Le città metropolitane, cancellate e ripescate
Come detto, assai complicata è stata l’istituzione delle città metropolitane di Palermo, Catania e Messina. Dopo la bocciatura della norma prevista all’articolo 1, infatti, le speranze di ripescare il nuovo ente è stato affidato, a sorpresa, a un emendamento che ha visto come primo firmatario il deputato del Nuovo centrodestra Nino Germanà. Una modifica che ha esteso il territorio della città metropolitana alla vecchia “area metropolitana” (individuata da un decreto del presidente della Regione del 1995). Al di là della denominazione, quello che cambia è la “sostanza”. Alla nuova formulazione delle tre città metropolitane, infatti, aderiscono anche una serie di Comuni. Una ventina circa per ciascuna. Una formula che ha convinto anche i deputati del Movimento cinque stelle, contrari inizialmente alla vecchia versione delle città metropolitane. I Comuni che restano fuori dall’area metropolitana confluiranno nel Consorzio, che a quel punto avrà come capofila il Comune più popoloso.

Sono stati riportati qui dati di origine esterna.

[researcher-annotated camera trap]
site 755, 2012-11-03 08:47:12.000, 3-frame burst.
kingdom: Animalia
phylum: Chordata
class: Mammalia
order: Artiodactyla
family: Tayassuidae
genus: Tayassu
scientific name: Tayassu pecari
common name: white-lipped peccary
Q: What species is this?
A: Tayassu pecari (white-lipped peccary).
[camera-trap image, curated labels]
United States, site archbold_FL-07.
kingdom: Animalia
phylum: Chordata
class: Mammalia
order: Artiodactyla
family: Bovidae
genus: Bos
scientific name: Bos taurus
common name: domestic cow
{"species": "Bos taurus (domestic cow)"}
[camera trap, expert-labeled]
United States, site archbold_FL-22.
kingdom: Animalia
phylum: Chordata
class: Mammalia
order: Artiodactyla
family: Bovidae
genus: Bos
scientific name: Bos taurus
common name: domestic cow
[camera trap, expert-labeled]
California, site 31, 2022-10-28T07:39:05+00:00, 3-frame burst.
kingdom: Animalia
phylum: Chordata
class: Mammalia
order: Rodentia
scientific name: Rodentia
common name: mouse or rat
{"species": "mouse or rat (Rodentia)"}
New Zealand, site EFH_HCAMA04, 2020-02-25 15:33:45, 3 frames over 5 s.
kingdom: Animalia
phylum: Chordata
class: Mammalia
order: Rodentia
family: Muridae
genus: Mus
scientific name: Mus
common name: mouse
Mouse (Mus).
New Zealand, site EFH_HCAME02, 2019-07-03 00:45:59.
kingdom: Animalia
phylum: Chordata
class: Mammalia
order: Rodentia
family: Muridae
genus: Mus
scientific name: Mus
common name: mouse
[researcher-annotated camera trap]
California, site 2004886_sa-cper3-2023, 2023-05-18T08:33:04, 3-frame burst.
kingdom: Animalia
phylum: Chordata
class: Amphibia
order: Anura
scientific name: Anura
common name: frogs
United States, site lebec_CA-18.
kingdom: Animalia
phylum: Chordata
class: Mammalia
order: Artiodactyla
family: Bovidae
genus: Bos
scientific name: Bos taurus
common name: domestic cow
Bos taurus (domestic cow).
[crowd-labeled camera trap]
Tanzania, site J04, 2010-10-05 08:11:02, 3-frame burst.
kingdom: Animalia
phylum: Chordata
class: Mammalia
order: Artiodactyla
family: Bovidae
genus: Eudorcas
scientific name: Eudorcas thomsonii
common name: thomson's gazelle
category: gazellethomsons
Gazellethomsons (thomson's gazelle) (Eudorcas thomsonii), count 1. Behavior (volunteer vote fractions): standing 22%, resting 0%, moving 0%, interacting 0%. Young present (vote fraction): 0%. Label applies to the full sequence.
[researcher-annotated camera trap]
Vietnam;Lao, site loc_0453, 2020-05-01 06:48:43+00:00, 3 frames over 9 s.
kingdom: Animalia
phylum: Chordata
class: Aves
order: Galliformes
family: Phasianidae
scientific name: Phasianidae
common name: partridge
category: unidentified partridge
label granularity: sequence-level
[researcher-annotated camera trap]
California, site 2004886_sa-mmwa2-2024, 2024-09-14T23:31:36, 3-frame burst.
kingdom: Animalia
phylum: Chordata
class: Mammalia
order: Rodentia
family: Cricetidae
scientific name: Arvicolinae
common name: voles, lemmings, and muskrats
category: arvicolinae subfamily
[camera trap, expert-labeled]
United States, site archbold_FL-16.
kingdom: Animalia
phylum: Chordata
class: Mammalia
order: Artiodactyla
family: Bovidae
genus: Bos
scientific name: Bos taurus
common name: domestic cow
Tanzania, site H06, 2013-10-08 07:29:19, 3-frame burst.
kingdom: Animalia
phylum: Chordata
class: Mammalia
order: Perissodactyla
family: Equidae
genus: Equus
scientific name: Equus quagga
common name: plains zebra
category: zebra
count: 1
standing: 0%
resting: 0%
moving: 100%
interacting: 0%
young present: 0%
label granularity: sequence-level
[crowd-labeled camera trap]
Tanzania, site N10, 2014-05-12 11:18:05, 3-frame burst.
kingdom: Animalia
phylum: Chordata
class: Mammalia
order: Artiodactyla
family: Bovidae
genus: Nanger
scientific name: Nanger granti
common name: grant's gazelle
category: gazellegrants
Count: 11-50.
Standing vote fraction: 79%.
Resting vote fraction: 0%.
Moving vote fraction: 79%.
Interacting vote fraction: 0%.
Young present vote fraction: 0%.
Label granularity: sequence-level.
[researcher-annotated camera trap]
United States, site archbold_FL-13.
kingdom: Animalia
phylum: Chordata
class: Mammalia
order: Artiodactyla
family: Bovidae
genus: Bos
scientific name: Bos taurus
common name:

L’elezione del “sindaco metropolitano” sarà affidata a una legge successiva, mentre i Comuni possono scegliere sia di uscire dalla città metropolitana, sia di farne parte, ma solo in caso di continuità territoriale e solo in seguito a una delibera del Consiglio approvata a maggioranza assoluta. Rimandato a un’altra legge anche l’attribuzione di funzioni di Consorzi e Città metropolitane. Il parlamento si è limitato a prevede alcune “funzioni quadro” come quelle di “coordinamento, pianificazione, programmazione e controllo in materia territoriale, ambientale, di trasporti e di sviluppo economico”. Infine, la Regione interverrà razionalizzando, chiudendo e accorpando gli enti delle ex Province.

I tempi
Adesso si entra in una fase transitoria. Entro sei mesi i Comuni dovranno decidere se uscire o far parte di un nuovo Consorzio. Fino al 31 ottobre la continuità verrà assicurata dagli attuali Commissari delle Province. Entro quella data dovrà essere approvata la legge che prevede il trasferimento delle funzioni dal vecchio al nuovo ente.

I dubbi
La riforma c’è. Ma adesso va “riempita”. Ed è questa una delle critiche maggiori riservate alla legge del governo. “Avevamo chiesto, e Crocetta aveva sbandierato – ha detto il capogruppo del Pds, Roberto Di Mauro – una vera riforma, con l’abolizione delle Province e il trasferimento di competenze, strutture e risorse a nuove strutture più legate al territorio e ai cittadini. Alla fine di questa lunghissima maratona siamo invece arrivati…all’ennesimo rinvio, con una proposta di competenze da attribuire ai Consorzi talmente generica e vaga da rasentare il ridicolo”. Secondo il capogruppo del Ncd Nino D’Asero, “rimangono i forti crucci sulla mancanza dell’elezione diretta degli organismi e su quella di uno strumento atto a guarire i mali endemici e secolari degli enti locali: burocrazia elefantiaca, assenza di semplificazione, qualità dei servizi”, mentre per il capogruppo e il vicecapogruppo di Forza Italia, Marco Falcone e Vincenzo Figuccia, quella che verrà approvata sarà “una norma che, rinviando ad altra norma, creerà confusione e aggravamento dei costi”.

Il capogruppo del Cantiere popolare Toto Cordaro invece, sottolinea come “qualsiasi trionfalismo di oggi potrebbe trasformarsi in una disfatta domani. E ciò perché, intanto, la legge deve essere ancora approvata. Ma soprattutto in ragione di una pressocche’ certa impugnativa da parte del Commissario dello Stato”. Già, anche stavolta i dubbi non mancano. Dalle città metropolitane, non previste dallo Statuto speciale, all’elezione di secondo grado. E la figura di Carmelo Aronica ha più volte fatto capolino in occasione della discussione a Sala d’Ercole. Solo il tempo dirà se i fantasmi si trasformeranno in realtà. Se la riforma epocale si trasformerà in una clamorosa batosta.